### [EXTRACTED ENTRIES]
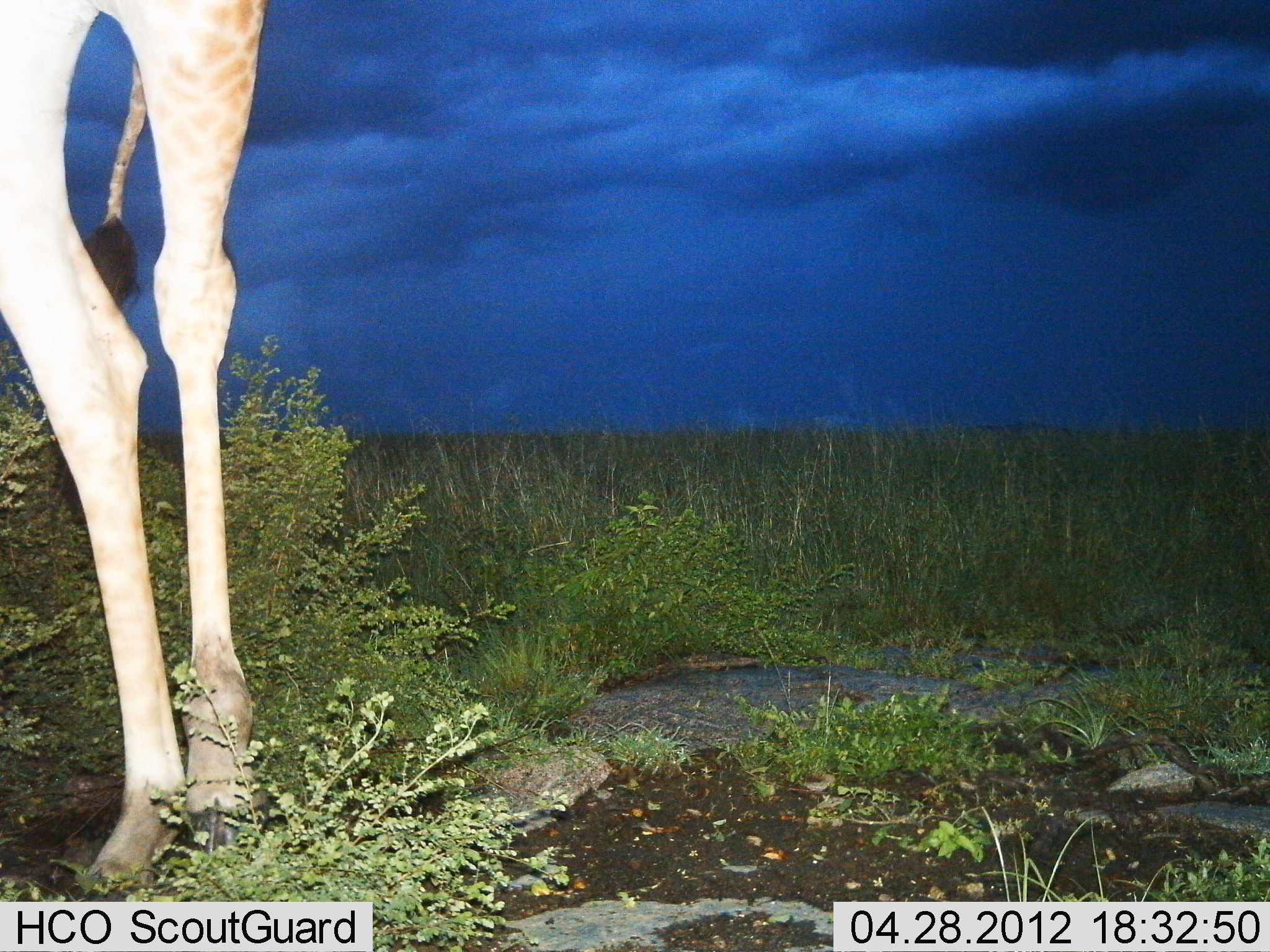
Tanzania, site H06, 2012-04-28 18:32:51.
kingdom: Animalia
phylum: Chordata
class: Mammalia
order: Artiodactyla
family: Giraffidae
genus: Giraffa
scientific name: Giraffa camelopardalis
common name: giraffe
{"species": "giraffe (Giraffa camelopardalis)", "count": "1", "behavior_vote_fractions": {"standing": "100%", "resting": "0%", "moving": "0%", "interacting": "0%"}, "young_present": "0%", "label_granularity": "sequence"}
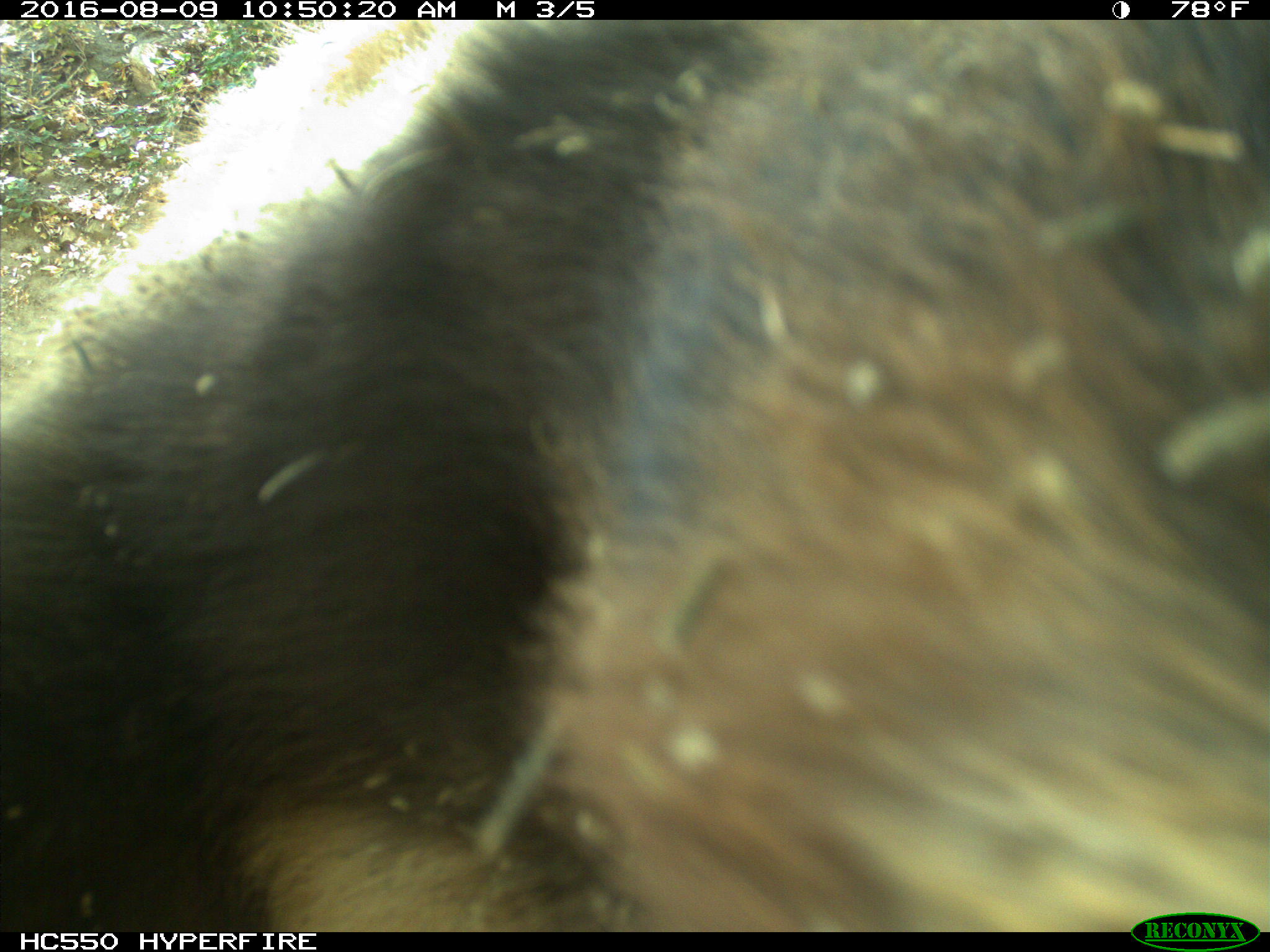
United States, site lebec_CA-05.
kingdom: Animalia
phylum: Chordata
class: Mammalia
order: Carnivora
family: Ursidae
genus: Ursus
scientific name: Ursus americanus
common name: american black bear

### [TASK INSTRUCTIONS]
The response is to contain exactly the lines from the beginning of the data through the line containing "common name: giraffe", both ends included, and nothing else; omit the pictures.

### [SOLUTION TO THE EXERCISE]
Tanzania, site H06, 2012-04-28 18:32:51.
kingdom: Animalia
phylum: Chordata
class: Mammalia
order: Artiodactyla
family: Giraffidae
genus: Giraffa
scientific name: Giraffa camelopardalis
common name: giraffe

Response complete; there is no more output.